§ **RECORD SET**:
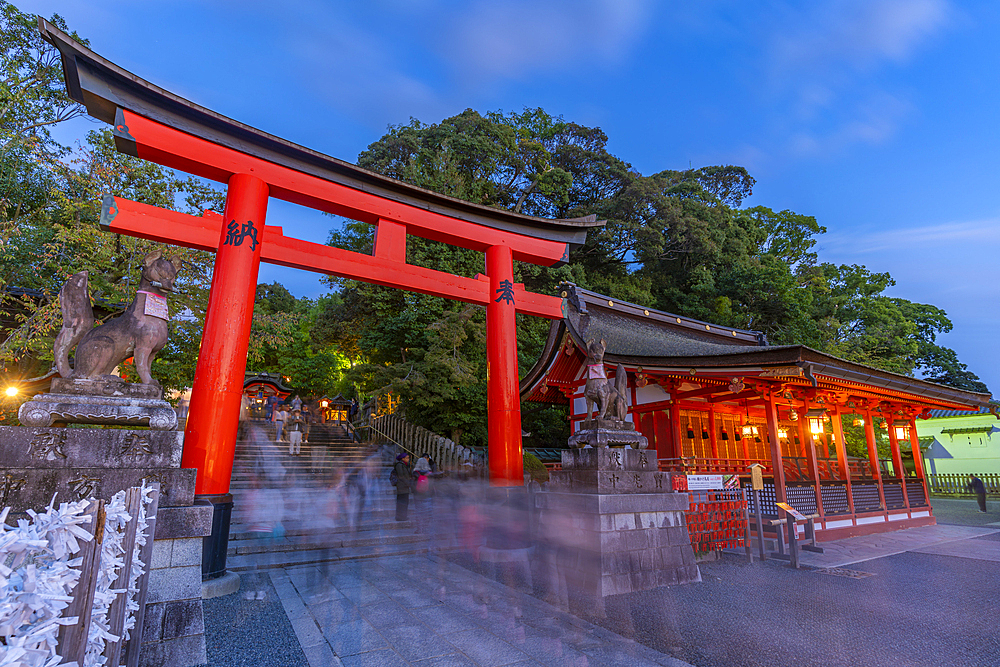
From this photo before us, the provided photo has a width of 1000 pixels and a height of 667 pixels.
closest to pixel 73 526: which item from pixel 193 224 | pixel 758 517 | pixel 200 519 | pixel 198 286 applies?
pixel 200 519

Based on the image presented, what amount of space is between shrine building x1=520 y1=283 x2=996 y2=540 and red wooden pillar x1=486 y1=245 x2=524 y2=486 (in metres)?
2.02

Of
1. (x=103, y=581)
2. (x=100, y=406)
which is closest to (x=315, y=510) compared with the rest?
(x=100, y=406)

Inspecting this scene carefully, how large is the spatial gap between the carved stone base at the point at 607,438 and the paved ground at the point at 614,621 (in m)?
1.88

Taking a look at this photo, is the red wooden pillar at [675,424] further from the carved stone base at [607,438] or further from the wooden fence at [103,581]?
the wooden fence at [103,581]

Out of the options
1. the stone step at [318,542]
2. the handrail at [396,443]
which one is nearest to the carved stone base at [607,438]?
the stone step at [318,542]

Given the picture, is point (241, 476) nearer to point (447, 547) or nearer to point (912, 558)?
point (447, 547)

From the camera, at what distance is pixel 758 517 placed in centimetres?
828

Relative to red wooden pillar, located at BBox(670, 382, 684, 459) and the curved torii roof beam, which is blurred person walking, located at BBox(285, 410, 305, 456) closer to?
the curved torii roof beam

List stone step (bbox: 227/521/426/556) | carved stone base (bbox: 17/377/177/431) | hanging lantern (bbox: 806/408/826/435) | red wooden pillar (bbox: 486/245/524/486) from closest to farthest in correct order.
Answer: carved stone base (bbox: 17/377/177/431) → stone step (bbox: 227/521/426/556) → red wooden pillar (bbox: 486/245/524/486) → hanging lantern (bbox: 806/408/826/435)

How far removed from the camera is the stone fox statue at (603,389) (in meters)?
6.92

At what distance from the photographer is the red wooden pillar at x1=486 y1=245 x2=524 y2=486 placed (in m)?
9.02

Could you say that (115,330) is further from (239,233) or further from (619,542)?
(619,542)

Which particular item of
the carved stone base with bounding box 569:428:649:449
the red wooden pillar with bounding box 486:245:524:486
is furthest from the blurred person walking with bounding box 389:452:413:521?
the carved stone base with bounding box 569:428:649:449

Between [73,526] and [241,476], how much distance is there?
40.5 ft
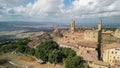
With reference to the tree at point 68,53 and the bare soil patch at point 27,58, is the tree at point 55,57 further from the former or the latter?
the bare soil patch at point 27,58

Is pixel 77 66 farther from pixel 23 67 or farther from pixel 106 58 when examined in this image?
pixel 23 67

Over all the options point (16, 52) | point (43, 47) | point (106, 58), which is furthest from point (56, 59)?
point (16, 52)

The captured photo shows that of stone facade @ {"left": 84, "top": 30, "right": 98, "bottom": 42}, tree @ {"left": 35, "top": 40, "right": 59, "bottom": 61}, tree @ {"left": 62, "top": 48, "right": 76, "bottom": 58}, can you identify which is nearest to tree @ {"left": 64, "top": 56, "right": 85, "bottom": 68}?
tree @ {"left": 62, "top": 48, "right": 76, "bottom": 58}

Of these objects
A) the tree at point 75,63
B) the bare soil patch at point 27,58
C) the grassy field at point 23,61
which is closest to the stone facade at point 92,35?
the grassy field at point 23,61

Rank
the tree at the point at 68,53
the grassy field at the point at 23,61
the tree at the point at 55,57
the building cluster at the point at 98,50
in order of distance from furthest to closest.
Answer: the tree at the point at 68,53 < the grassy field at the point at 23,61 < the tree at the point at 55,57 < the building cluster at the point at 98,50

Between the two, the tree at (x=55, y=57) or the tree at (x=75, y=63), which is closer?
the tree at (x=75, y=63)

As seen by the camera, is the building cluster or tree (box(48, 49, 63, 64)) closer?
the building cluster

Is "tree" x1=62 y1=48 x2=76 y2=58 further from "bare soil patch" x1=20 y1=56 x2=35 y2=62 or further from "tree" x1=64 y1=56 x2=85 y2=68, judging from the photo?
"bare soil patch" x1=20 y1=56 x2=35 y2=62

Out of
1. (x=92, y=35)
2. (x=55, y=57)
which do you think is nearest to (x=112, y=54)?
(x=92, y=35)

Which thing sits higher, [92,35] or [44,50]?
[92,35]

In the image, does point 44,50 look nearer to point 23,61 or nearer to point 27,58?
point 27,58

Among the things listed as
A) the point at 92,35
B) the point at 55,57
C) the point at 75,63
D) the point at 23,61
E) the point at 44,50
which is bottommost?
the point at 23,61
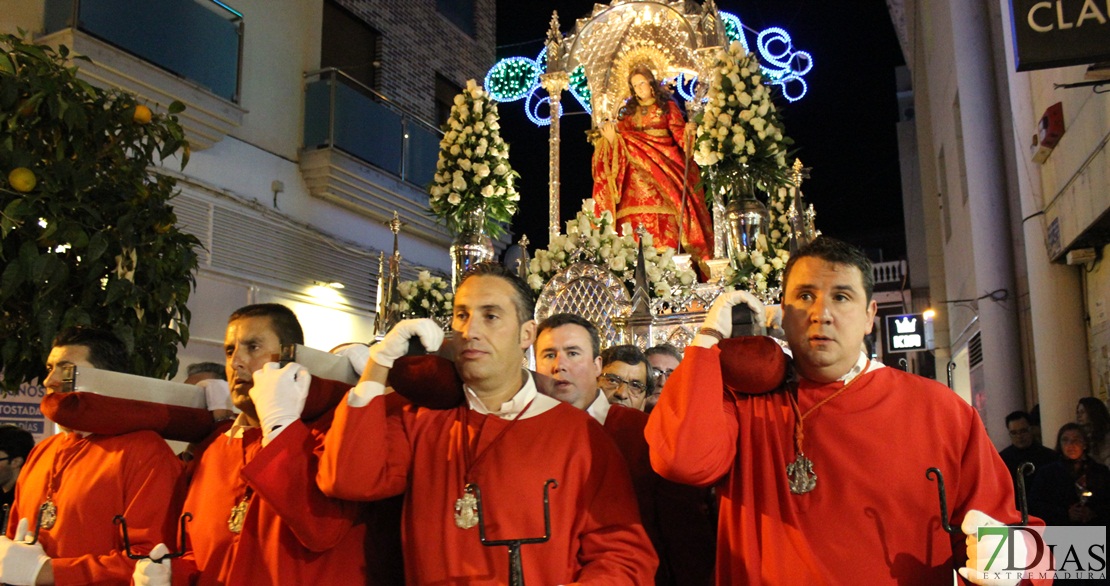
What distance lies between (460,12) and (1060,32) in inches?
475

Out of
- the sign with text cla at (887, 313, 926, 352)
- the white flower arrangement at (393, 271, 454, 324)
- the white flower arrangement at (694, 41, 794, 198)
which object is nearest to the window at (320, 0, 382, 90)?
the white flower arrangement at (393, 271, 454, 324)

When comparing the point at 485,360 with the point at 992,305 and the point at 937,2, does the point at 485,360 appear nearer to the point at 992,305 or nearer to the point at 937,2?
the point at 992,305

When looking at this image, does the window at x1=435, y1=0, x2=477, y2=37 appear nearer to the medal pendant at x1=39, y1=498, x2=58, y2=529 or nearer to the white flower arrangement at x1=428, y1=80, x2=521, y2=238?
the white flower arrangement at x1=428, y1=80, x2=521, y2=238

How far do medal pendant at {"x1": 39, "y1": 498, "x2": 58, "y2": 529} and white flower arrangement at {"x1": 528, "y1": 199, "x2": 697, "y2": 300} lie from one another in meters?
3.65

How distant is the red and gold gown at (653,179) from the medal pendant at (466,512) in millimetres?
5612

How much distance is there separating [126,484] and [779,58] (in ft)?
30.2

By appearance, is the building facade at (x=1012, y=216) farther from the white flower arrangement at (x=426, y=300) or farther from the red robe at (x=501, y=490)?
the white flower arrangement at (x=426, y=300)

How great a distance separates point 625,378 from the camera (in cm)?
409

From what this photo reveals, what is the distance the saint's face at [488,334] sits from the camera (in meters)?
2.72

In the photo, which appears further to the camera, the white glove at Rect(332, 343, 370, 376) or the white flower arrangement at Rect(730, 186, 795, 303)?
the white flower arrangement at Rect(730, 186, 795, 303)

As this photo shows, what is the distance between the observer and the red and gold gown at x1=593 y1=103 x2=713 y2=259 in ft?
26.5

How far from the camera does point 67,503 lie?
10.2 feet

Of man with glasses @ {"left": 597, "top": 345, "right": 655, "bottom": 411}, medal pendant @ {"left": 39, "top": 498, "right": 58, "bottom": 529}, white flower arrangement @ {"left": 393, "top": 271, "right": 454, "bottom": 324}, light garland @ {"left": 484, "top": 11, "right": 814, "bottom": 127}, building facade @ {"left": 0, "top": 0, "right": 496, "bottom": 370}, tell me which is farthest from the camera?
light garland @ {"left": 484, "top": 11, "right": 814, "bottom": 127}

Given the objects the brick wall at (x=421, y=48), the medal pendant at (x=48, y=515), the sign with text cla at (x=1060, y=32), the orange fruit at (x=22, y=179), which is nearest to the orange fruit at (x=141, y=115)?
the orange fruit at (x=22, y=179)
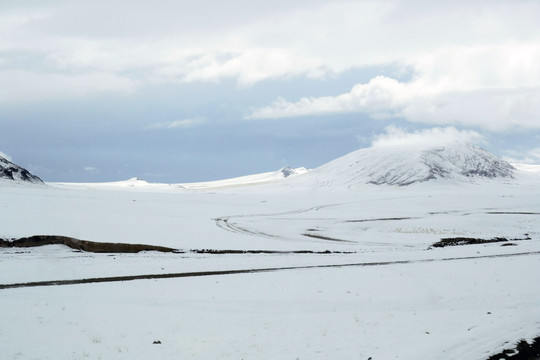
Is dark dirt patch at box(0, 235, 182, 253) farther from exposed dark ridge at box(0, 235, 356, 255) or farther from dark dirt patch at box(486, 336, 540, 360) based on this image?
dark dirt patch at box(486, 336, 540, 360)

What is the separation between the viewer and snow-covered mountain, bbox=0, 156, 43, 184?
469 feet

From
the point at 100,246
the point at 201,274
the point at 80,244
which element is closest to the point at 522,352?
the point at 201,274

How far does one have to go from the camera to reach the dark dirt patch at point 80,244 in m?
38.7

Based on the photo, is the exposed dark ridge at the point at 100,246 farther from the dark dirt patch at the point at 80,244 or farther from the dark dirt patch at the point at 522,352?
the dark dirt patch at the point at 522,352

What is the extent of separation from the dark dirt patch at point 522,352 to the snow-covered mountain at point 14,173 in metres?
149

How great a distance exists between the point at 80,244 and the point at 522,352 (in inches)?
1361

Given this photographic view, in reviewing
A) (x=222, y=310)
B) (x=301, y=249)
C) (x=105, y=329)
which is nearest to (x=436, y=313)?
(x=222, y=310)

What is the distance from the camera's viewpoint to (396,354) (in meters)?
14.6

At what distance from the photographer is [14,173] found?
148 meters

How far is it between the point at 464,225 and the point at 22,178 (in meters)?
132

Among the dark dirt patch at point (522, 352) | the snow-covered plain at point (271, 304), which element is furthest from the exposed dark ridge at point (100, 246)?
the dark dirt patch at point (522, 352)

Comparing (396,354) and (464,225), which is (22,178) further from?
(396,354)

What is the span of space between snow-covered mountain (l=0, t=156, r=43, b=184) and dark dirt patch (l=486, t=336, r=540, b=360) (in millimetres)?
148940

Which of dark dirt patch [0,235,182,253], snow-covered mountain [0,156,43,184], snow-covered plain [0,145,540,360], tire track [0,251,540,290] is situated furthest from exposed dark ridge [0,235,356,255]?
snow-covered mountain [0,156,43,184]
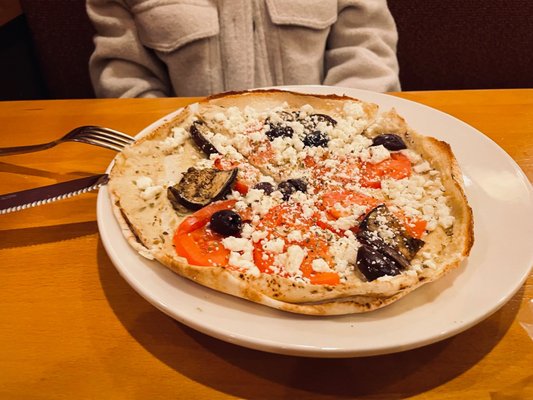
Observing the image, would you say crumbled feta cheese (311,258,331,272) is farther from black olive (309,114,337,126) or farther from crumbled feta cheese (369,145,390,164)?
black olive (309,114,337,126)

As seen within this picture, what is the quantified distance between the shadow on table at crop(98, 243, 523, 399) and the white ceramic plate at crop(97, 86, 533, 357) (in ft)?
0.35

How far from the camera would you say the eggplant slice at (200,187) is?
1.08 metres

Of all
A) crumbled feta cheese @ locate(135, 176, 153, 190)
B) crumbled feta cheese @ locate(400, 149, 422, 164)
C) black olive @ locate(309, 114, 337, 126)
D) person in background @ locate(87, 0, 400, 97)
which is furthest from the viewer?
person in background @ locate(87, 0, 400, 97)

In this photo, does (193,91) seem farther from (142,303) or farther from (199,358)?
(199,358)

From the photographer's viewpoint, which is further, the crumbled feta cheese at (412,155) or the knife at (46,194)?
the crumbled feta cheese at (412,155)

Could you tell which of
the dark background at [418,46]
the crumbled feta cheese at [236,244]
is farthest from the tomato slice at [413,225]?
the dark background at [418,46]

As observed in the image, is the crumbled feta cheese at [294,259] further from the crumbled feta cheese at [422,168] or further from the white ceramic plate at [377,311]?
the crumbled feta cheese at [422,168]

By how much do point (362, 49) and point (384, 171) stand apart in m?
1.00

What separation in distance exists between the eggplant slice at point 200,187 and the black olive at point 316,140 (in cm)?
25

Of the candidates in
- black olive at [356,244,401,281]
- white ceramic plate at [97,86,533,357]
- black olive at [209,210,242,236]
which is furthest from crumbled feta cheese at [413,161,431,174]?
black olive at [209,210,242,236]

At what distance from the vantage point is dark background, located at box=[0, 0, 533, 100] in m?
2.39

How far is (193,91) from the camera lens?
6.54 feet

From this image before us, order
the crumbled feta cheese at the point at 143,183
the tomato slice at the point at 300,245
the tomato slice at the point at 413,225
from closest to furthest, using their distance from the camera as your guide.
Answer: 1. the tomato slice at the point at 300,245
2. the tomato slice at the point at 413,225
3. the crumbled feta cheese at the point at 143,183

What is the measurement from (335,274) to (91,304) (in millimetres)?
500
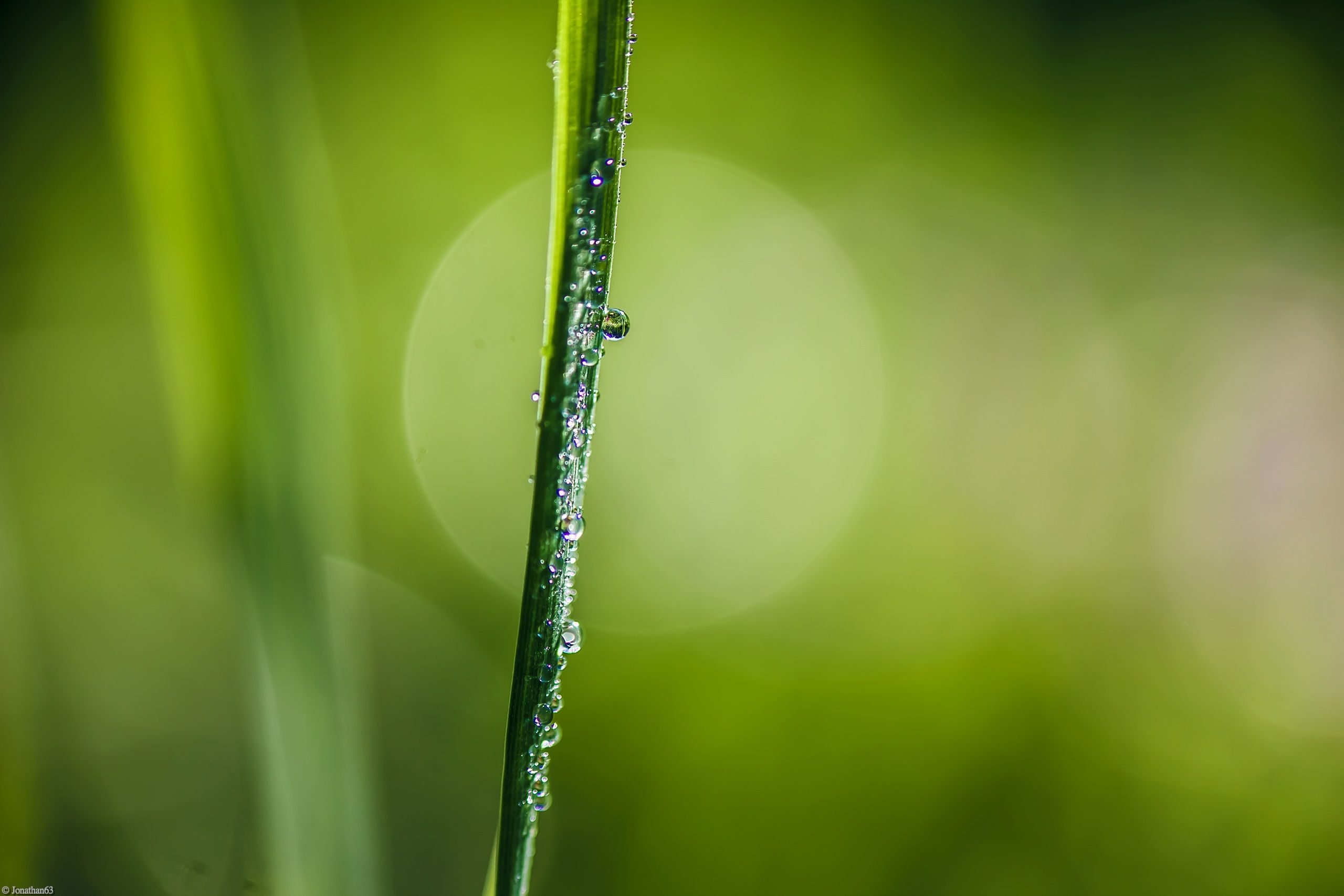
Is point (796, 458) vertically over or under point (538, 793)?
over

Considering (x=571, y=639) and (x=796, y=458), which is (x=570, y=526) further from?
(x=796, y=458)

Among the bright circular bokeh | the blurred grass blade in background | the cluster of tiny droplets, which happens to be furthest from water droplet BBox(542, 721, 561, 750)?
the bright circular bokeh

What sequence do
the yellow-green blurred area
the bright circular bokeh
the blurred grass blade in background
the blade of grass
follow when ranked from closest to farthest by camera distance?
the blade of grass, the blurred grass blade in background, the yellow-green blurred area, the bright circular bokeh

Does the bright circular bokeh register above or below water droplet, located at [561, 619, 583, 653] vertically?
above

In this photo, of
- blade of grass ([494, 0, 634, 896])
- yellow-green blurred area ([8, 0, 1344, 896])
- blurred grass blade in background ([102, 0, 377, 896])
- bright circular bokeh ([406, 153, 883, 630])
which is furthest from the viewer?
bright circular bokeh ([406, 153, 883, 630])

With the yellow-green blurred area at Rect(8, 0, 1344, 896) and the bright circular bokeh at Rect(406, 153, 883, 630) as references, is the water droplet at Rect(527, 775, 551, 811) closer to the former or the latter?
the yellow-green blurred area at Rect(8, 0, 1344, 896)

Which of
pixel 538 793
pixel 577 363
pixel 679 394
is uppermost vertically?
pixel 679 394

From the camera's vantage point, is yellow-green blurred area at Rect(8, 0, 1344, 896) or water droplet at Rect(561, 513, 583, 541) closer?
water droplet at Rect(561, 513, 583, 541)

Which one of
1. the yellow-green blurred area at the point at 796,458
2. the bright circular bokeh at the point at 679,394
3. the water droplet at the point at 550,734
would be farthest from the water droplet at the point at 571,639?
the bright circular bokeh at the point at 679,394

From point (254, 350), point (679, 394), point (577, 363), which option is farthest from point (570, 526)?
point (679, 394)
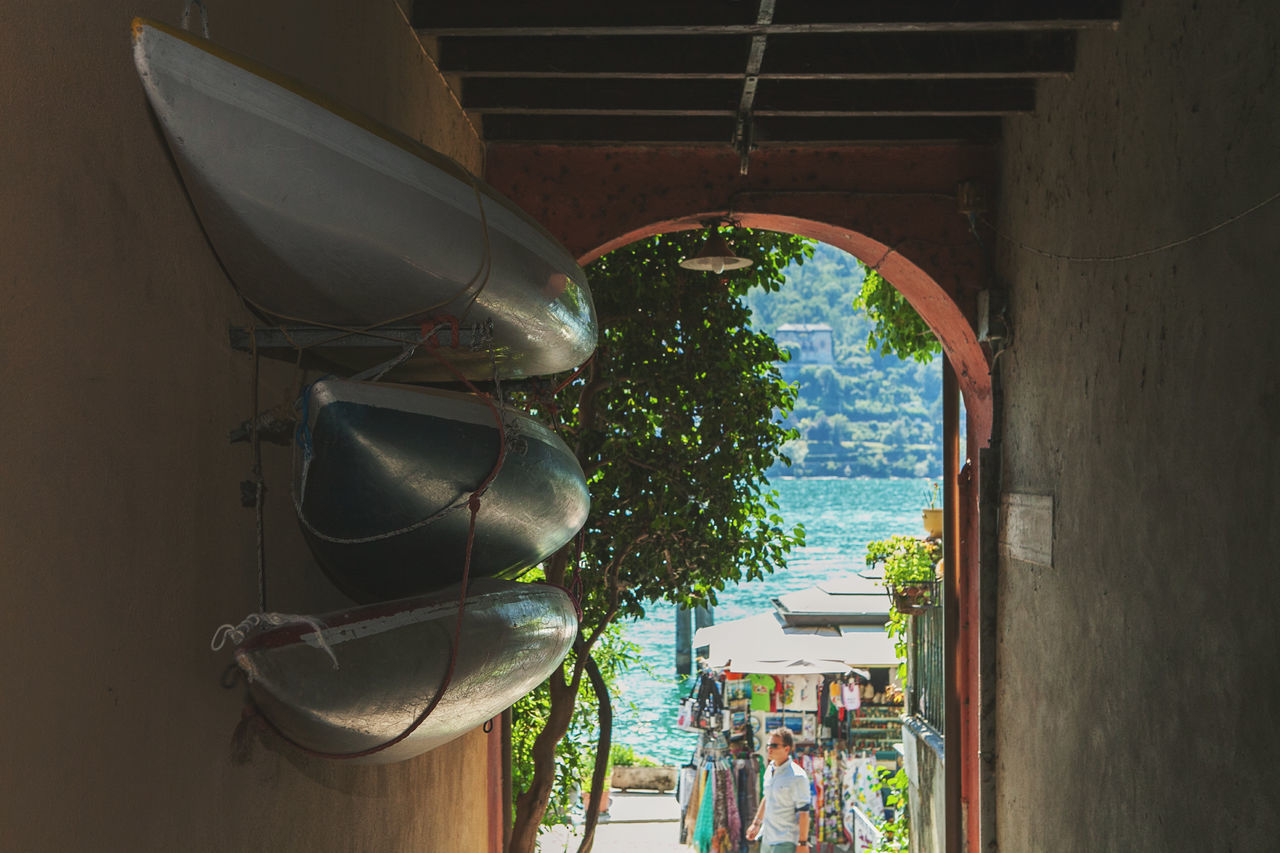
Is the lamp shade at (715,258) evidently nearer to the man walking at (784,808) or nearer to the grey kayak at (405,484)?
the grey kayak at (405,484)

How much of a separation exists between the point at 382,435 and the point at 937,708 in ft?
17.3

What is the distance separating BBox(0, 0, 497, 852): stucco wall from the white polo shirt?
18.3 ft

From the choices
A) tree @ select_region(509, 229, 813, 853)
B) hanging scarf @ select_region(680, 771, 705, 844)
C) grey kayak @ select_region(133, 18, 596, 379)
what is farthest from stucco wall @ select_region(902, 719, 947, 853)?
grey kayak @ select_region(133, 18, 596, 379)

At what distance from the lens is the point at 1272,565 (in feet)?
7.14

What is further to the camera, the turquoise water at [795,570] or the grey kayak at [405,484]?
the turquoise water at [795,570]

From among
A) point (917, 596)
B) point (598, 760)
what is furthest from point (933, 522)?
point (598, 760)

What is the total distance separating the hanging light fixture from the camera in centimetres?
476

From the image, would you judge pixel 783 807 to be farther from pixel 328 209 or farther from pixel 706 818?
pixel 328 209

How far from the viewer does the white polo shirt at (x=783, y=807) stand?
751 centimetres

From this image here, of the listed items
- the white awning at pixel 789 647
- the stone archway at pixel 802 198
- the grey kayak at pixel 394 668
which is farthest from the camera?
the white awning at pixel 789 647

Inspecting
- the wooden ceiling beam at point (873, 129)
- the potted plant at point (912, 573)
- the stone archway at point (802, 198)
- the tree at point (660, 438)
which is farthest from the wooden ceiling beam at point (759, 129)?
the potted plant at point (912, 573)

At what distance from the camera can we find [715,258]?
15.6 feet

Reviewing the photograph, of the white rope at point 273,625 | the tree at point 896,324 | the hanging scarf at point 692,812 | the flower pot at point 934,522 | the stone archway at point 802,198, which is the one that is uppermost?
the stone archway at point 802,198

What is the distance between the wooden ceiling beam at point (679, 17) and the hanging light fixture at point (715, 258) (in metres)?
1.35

§ **DESCRIPTION OF THE TASK**: Return exactly the lines from the line bearing "At what distance from the camera" to the end of the records, inclusive of both; include no other lines.

§ **EXERCISE ANSWER**:
At what distance from the camera can we find [715,258]?
15.6 feet

Reviewing the photograph, of the white rope at point 273,625 | the tree at point 896,324 | the hanging scarf at point 692,812 | the flower pot at point 934,522 | the stone archway at point 802,198, which is the one that is uppermost?
the stone archway at point 802,198

What is the distance between the wooden ceiling beam at point (679, 17) and the hanging light fixture at point (715, 258) (in metres)?
1.35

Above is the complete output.